Titel: Königsallee: Roman (German Edition) Kostenlos Bücher Online Lesen
Autoren: Hans Pleschinski
Vom Netzwerk:
für Ruhe und Ordnung: Das Recht kommt vor schrankenloser Entfaltung. Das Recht rangiert vor Wohlfahrt. Unverrückbares Recht verhindert Tyranneien und Chaos, es rettet die Kultur.»

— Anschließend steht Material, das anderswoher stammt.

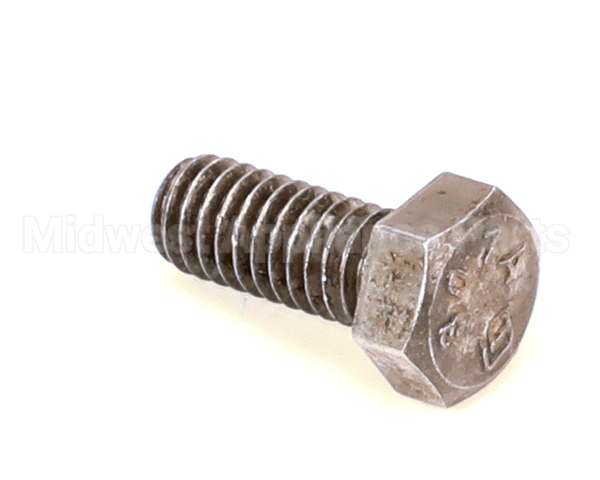 SC-036-25 Hobart Screw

    «Wo Ordnung sie nicht erstickt.»
    «Gentz dachte, und sein Chef, Kanzler Metternich, handelte. Beide schwammen mitsamt Europa in einem Strudel, für den es kaum mehr Kompaß und Navigation gab. Nur noch die martialischere Kraft bestimmte. Sie erlauben, daß ich mich selbst zitiere: Zweifel und Zwiespalt obwalteten, mit welchen anderen Ideen – außer Erobern und Freiheitsemphase, oft genug hohle Propaganda – Menschen erträglich miteinander leben könnten. – Wie mein Vater und manche sich Hitler entgegenstemmten, knüpften Gentz und Metternich zäh ein Netz um Napoleon. Wobei es ja einem Wunder gleicht: Österreich wurde fast immer besiegt, doch ging nie unter, außer kürzlich mit Hurra! War Gentz guter Dinge – jeder bedeutende Mensch ist facettenreich –, begrüßte er manchen Fortschritt. In düsteren Stunden wollte er sogar die Meinungsfreiheit beseitigen, um das Chaos moderner Stimmen einzudämmen. Er sah sehr deutlich als einer der scharfsinnigsten Geister, der er gerne im Hintergrund agierte – auch ich hege eine gewisse Scheu vor großen Versammlungen –, daß Abstraktionen wie Volk, Nation, Freiheit nicht automatisch eine Tendenz zum Guten innewohnt. Angesichts menschlicher Schwächen, die sich stets Bahn brechen, verachtete er den leichtsinnigen Optimismus von Revolutionären, die das Gute und Sinnvolle im Leben, Wohlfahrt und Tugenden per Gesetz zu erzwingen wähnen. Neben der großen, zuletzt immer überwiegenden Anzahl derer, welche für das Neue arbeiten, befand er im Wirbel von Geschehnissen, in dem wir seither fortwährend leben, muß es eine Minderzahl geben, die mit Maß und Ziel das Alte zu behaupten und den Strom der Zeit, wenn sie ihn auch nicht aufhalten kann und will, in einem geregelten Bette zu erhalten sucht.»
    Die Trinkenden schauten, ob die Nennung einer Lagerstätte unversehens eine Reaktion in ihrer Mitte auslöste. Dem war nicht so, denn ein Heben der Mineralwasserflasche, ein flacher Schluck daraus, hingen mit der Verquickung von Weltgeschehen, Golo Mann und einem recht vergessenen, doch fraglos bedeutungsvollen Zivilisationslenker nicht zusammen.
    «Muß ich mich für möglicherweise Heikles und wenig Geläufiges entschuldigen?»
    «Nein, darin mischen sich doch Freiheit und Aufmerksamkeit.»
    Golo Mann verbeugte sich. «Ich bin nicht Friedrich von Gentz, und Napoleon ist nicht jener Führer. Aber Gentz und ich sind gegen Übermacht, er wie ich plädieren für eine Sorgfalt im Miteinander, deren Ziel sich kaum benennen läßt: Recht und Anstand.»
    «Soweit man gelernt hat, war nach dem Ende der Revolution und Napoleons jeder freie Mucks verboten. Friedhofsruhe in Europa. Biedermeier. Zensur. Haft. Stumpfsinn und Flucht ins Träumerische.»
    «Das Maß, das Maß zwischen Alt und Neu, in allen Belangen», beschwor Golo Mann, «das Delikate retten. Wir haben zuviel Grausames erlebt, um nicht, im Namen der Seele, aufs Behagen zu pochen. Ach, Gentz», seufzte er, «die Nationalisten haßten diesen Kosmopoliten. Die Demokraten und Sozialisten verdammten den Reaktionär.»
    «Nicht schön.»
    «Ich, ich meine er selbst, dieser feine Theatergänger, in dessen Wohnung die Gäste in dicken Teppichen fast bis zu den Knöcheln einsanken – vielleicht auch eine Methode zur Weltdämmung –, dieser Liebhaber schöner Menschen, elegante Stilist, der Heinrich Heine – an diesem Ort dürfen wir den rebellischen Dichter von Deutschland in der Nacht geradezu beschwören – über alles schätzte und ordnungshalber verbot, er schreckte im Grunde vor jedem harschen Entschluß zurück und fragte sich mustergültig, ja, höchst modern am Ende selbst: Wozu denn nun dies oder jenes? Hat denn irgend etwas einen Sinn? Als einer, der viel alleine lebt, von keiner Familie und keinem festen Freundeskreis geschützt abends nach Hause kommt, wo nur toter Luxus ihn erwartet, muß man sehr auf seine Stimmung achtgeben, das Glück jedes Tages resümieren.»
    «Sagte er oder sagen Sie?»
    «Gentz. Der Zar verlieh ihm einen Orden und der brasilianische Kaiser das Kreuz des Südens. Über diesen Beweger aus dem Hintergrund, den Freigeist, der zum Hüter von Vergehendem, Vergessenen wurde …»
    «Zensor und Unterdrücker offenbar auch.»